The scheme was formed in 1974 but was altered in 1994 so that Sotheby’s could veto pay increases to match inflation, though members say they were not informed of this change till much later and therefore made financial decisions based on incorrect knowledge. The plan has almost 1,200 members, with around 500 currently claiming a pension. Some are now in discussion with lawyers, according to Eileen Goodway, of the Association of Sotheby’s Pensioners (TASP).
Goodway says Sotheby’s continued to pay discretionary inflationary increases every year until around 2008, during the banking crisis, stopping again in 2014 shortly after the billionaire art collector and activist investor Daniel Loeb gained a place on its board. “That was the first time members were notified that the company wasn’t paying increases and when [Loeb] and others started taking huge sums of money out the company, but not paying increases to pensions,” Goodway adds. Trustees protected the scheme by buying insurance policies.
Drahi’s plans are legal, and talks of the transfer began in 2018, before he took charge. However, Goodway says Drahi has not bought annuities that will give them increases, “so our pensions are now fixed”. She adds: “We were always told that this was a pension you could totally rely on. And that included inflationary increases.”
Many considered their pensions a delayed salary. “It was very much a case that we had lower salaries than our American counterparts. You took a reduced salary because you had this good, secure pension,” Goodway says.
Due to regulation changes in 1997, those with older pensions are further affected by adjusted rates. It is likely the move will also disproportionately affect women, who were unable to join the pension scheme until they were 30—compared with 21 for men. This changed under the Sex Discrimination Act of 1975, though women have continued to be underpaid compared with men, and not just at Sotheby’s. “A lot of this is a failure of pensions legislation,” Goodway says.
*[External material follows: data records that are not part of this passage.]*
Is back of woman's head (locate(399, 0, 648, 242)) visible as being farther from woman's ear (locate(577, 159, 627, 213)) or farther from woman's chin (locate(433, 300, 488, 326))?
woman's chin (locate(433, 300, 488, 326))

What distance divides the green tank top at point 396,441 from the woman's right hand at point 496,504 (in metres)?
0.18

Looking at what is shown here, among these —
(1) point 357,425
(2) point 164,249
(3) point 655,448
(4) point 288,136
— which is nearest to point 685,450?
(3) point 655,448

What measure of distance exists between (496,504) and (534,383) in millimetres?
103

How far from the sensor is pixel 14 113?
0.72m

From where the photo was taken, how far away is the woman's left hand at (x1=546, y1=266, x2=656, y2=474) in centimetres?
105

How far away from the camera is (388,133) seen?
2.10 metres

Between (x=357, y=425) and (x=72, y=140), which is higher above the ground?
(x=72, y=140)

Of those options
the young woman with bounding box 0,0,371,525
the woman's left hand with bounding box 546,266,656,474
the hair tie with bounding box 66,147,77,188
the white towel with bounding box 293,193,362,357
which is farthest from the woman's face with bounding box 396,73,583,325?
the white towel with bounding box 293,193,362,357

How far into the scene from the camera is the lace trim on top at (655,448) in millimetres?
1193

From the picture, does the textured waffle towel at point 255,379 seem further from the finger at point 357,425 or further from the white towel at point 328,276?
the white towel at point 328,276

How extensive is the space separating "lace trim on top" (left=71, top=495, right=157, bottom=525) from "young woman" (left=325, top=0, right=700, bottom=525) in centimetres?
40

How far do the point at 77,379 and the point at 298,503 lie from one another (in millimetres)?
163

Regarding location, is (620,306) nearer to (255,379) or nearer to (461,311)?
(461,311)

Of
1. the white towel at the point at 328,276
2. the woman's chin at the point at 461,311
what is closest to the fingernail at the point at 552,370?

Goodman estimates that £50m would “secure a significant number of pensions”, meanwhile Drahi, known for his ruthless cost-cutting approach, reportedly secured a £450m loan against his Sotheby’s purchase. Last year he mortgaged the auction house's historic London headquarters on Bond Street.
The move comes as Drahi looks to streamline Sotheby’s ahead of a potential float this year on the New York stock exchange. Drahi—a French-Israeli media and telecom entrepreneur and art collector—bought Sotheby’s in a deal worth around $3.7bn in 2019, at which point the firm went private after 31 years of public trading. (Having become a UK public company in 1977, Sotheby’s went private in 1983 when it was acquired by Alfred Taubman. It then went public again in the US in 1988 as Sotheby's Holdings, Inc. and was renamed “Sotheby’s” in 2006.)
The auction house was among the big winners during the pandemic, achieving £5.4bn in sales in 2021, its highest annual total in its 277-year history.
In a recent trading update, Sotheby's said: “The UK Pension Plan will now go through the required process in order to proceed to a full buyout and ultimate wind-up of the plan in 2022.”
On 10 February, a Sotheby's spokesperson tells The Art Newspaper: "Across the country, the sort of defined benefit pension schemes that were commonplace a generation ago have become increasingly expensive, and have almost universally been superseded by the type of defined contribution pension schemes that the company now offers to its employees. The Sotheby’s defined benefit scheme was closed to new members more than 15 years ago (2004), and fully closed back in 2016—later than many other, similar schemes. In line with current best practice, Sotheby’s is now transferring responsibility for its historic defined benefits (“final salary”) pension scheme to external insurers, to increase the security of the benefits payable to pensioners and other members. The final stages of this process were initiated in 2018, prior to Patrick Drahi’s acquisition of Sotheby’s.”